Disclaimer: Valoq is on loan from Musica Acoustics. Hats off to you, Dimitri. Valoq goes for 768$. You can find out all about it here: SounDroid Valoq - Musica Acoustics.
Where to start…
If it were a garage project come to life, Valoq would reign supreme. Swappable op-amp sockets, micro-SD card expansion slot, file support out the wazoo, DSD 128 / PCM 384k/32bit, balanced output, and branded op-amps. Valoq isn't that big and there is precious little it can't do that an audiophile would want or need..
But you have to use it. Nasty ON/OFF power pops, poorly grounded outputs, and a body and hardware interface only a mother could love. The MADE IN JAPAN slogan emblazoned near its ass should be a lot smaller - that is, unless those three words mean boorish, and ill-refined.
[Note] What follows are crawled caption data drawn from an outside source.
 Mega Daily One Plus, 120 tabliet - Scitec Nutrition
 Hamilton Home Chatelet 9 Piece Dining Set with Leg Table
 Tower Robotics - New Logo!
In my experience, they do not.
What I like: an easy-to-suss nested GUI, seven-second OFF-to-ON cycles, and a hardware hold button, are well implemented, if not pretty. The GUI, screen, navigation wheel-and-selector, were not designed - they were pasted on post facto. Switching Valoq on painfully pops like a nail to the ear. The hold button works nicely, though. Yay.
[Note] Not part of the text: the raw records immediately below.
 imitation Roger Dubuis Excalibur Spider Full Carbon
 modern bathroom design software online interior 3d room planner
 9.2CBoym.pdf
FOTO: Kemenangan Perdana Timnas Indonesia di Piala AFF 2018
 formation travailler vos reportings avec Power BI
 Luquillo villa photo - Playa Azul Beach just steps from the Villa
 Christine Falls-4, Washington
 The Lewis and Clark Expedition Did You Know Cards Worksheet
To be fair, if you are even remotely interested in Valoq, you can’t give a shit about function-derived design, hardware quality, or not looking like a battlefront medic. Valoq’s singular forte is signal quality (of which a few problems arise). That, and simple and nearly endless customisability. No need to buy amp cards or proprietary firmware flashes. 8-pin op-amps will do it. Dimitri supplied me two sets: Burr Brown OPA627Au (Venturecraft’s mod) and a Muses 8820.
Both its noise floor and current-to-voltage ratios vary slightly depending on the op-amp set installed, but both return a mostly-stable experience. The Muses op-amp set hisses a bit more than the Venturecraft-branded Burr Brown set. It also returns a measurably stabler signal.
My favourite audio feature is Valoq’s variable gain, which can be set anywhere between 0dB and -30dB. For earphone users, this is a godsend. For Shure SE846 and Ultrasone IQ users, it may actually save your life. Even if you’ve got something else in your ears, Valoq’s native gain increases geometrically, with very little voltage increase over 25% of the volume scale. If this genius feature weren’t overturned by a godawful ON/OFF power pop, and if the lowest setting was a true zero voltage design, I might hands-down recommend Valoq to the design-agnostic earphone user out there.
The main reason I would do this is because it spits stable signal to most loads, but not without sacrificing a bit of warmth. That signal isn’t incredibly powerful for full-size headphones - measuring roughly between an iPhone 6 and an AK380, but it commands very good control over its voltage, introducing acceptable levels of aberrations under high-voltage load.
For more information, see: RMAA: Venturecraft Valoq 24-bit.
Unfortunately, a 1 second gap invades each shift from lossy to lossy file, and improves only slightly when playing lossless. How in the hell is this still an issue, especially for hi-end players?
Somewhat offsetting the gaps and pops, Valoq’s library updates positively speed by Astell & Kern players, Plenues, and others even when using the same SD card. What doesn’t speed by anyone is interface speed. Sometimes you’ll swear you didn’t scroll. You’ll try again, only to find that Valoq simply didn’t yet register the input. Eventually it will, and with interest. How is it that such a nice and speedy library update engine gets paired with a tortoise of a GUI?
Valoq sounds good. Everything else is - and I’m sorry to end on this note - sub par.
Related links:
Headfonia - Shure SE846: Impeccably engineered
Headfonia - Ultrasone IQ
ohm image - iPhone 6 RMAA
ohm image - AK380 RMAA
Note: click images for larger view.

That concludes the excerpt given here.